▶ WHAT IS EXPECTED
Extend the essay on storytelling and cultural narratives, picking up right after its final sentence and keeping its tone and line of argument.

▶ SUPPLIED TEXT
□ □ □ □
Many people assume storytelling is an art that belongs to writers. In fact, we are all storytellers. The only way we can make sense of our experiences is by finding connections that can form a meaningful narrative.

Stories transmit social and cultural values across generations. We are the sum total of all our stories. Storytelling takes many forms — from writing our bio-data, to sharing memories with friends, revisiting family albums or, more formally, as writers, poets, singers or filmmakers.

Homer’s epic stories, the Iliad and Odyssey, written in ancient Greece, established the masculine ideal of the courageous warrior and the glorification of war. This ideal came to define heroism in Europe, eventually seeping from the actual battlefield into cinema and computer games.

Arabic epic literature, best known through The One Thousand and One Nights, abounds with fantastical adventures, animal fables, proverbs, the supernatural, and humorous and moral tales. Pakistani folklore centres around ancient love stories. The Ramayana and Mahabharat, while depicting wars, also made the more obscure religious texts accessible to ordinary people, generating more relatable deities such as Krishna, Ganesh and Hanuman.

The tales and narratives that are passed down from one generation to the next serve as a codification of collective beliefs, ideals, myths and, in some cases, agendas

Hollywood has emerged as the most powerful source of modern mythology, creating archetypes of lovers, criminals and family drama, with far-reaching global influence. The war film genre became a propaganda machine glamorising war and heroism, and stereotyping the enemy.

Native Americans were depicted as brutal savages, defending a land that was ‘destined for white people.’ Black Americans were presented through the lens of slavery, shown to be simple, naive or dangerous. Black American actors pushed back to claim centre stage, and the recent film, Killers of the Flower Moon, attempts to correct the perception of Native Americans. Arabs, once fascinatingly exotic with genies, flying carpets and horses galloping in the desert, soon became ‘violent Palestinians’ and, post 9/11, have been depicted as evil terrorists.
□ □ □ □
Transcribed page text
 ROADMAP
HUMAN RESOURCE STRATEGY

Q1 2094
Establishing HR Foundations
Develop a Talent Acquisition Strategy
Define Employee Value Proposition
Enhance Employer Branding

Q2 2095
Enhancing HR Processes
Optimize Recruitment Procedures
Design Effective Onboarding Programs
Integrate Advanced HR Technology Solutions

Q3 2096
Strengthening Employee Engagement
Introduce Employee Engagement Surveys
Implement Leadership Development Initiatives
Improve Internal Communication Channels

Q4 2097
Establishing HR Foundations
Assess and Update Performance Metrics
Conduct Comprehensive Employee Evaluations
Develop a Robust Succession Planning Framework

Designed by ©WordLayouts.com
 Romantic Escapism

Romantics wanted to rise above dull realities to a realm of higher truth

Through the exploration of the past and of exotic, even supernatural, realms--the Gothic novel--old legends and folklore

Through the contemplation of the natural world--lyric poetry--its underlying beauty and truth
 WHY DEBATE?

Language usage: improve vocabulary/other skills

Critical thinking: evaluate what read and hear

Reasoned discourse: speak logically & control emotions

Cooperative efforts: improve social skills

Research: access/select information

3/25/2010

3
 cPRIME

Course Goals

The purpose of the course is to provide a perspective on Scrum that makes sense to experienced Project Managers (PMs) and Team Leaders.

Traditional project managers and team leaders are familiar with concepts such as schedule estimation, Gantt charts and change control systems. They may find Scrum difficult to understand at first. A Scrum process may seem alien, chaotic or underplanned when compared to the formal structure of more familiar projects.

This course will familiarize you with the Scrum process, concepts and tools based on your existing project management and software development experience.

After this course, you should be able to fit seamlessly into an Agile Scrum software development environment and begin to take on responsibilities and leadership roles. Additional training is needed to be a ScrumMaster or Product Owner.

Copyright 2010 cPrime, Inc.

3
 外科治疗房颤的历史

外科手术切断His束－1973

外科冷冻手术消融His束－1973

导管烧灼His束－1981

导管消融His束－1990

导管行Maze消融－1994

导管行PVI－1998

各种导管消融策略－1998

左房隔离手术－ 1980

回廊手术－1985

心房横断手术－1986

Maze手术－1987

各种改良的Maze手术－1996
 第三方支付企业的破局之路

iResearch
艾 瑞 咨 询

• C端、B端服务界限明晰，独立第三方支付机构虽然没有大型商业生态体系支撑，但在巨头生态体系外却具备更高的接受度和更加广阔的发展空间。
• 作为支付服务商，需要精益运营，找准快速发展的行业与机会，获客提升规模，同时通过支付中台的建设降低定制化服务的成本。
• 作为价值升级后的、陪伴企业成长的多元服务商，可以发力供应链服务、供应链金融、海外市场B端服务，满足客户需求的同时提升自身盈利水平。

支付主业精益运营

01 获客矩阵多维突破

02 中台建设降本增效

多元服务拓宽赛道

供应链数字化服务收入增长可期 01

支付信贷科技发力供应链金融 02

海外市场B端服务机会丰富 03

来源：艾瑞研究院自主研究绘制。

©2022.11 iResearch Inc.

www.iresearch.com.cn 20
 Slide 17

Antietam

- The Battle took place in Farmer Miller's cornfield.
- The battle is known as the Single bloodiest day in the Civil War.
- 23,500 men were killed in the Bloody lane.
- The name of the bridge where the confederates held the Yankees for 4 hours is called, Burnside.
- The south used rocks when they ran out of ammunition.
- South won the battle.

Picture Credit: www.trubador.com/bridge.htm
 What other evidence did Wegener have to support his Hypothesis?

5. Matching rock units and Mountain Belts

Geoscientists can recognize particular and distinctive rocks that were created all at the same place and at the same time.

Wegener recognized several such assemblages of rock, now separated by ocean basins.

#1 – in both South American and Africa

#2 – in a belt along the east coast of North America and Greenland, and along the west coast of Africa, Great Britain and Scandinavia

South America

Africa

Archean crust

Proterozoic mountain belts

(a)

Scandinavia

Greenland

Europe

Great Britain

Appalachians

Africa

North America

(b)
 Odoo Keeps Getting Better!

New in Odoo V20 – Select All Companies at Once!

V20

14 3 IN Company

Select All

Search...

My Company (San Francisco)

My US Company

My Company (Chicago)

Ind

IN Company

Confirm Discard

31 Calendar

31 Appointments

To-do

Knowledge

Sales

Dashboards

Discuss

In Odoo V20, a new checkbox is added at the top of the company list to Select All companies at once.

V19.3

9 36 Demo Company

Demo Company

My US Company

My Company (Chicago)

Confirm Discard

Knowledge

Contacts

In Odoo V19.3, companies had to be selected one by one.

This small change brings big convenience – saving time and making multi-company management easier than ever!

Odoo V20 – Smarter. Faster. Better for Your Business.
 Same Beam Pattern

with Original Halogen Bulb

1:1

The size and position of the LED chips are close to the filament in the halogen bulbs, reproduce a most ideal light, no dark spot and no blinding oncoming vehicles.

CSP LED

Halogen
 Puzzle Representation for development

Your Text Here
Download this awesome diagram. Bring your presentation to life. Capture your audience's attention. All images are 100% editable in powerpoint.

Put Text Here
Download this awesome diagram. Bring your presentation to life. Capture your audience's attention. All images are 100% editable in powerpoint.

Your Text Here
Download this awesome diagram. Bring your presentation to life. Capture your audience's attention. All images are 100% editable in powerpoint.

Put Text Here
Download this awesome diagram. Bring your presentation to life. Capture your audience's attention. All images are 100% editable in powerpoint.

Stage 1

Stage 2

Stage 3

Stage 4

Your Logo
□ □ □ □
▶ RESULT
Shakespeare’s Romeo and Juliet symbolises the perfect love story across the world, and Che Guevara the perfect rebel to all those who want to defy the establishment from Peru to Pakistan. Parveen Shakir became the voice of the modern Pakistani woman, Faiz Ahmed Faiz and Habib Jalib the voice of protest. The definition of an advanced society is its ability to go to the moon, rather than the eradication of poverty.

Narratives can also be inverted. The 2022 biopic of Elvis Presley highlighted his inspiration and respect for Black music, challenging the all-white American image promoted in the racially divided America of the 1950s and 1960s. America was uncomfortable when Cassius Clay became Muhammad Ali and refused to fight in the Vietnam War, but he has now become a much-revered icon proving his words true: “I am America; I am the part you won’t recognise. But get used to me.”

The narrative of the suffering of the Jewish Holocaust has been sidelined by the current brutality of Israeli attacks on the civilian inhabitants of Gaza and the West Bank and, as a consequence of their support of these attacks, the US, Britain and many European countries have lost their image as the upholders of human rights.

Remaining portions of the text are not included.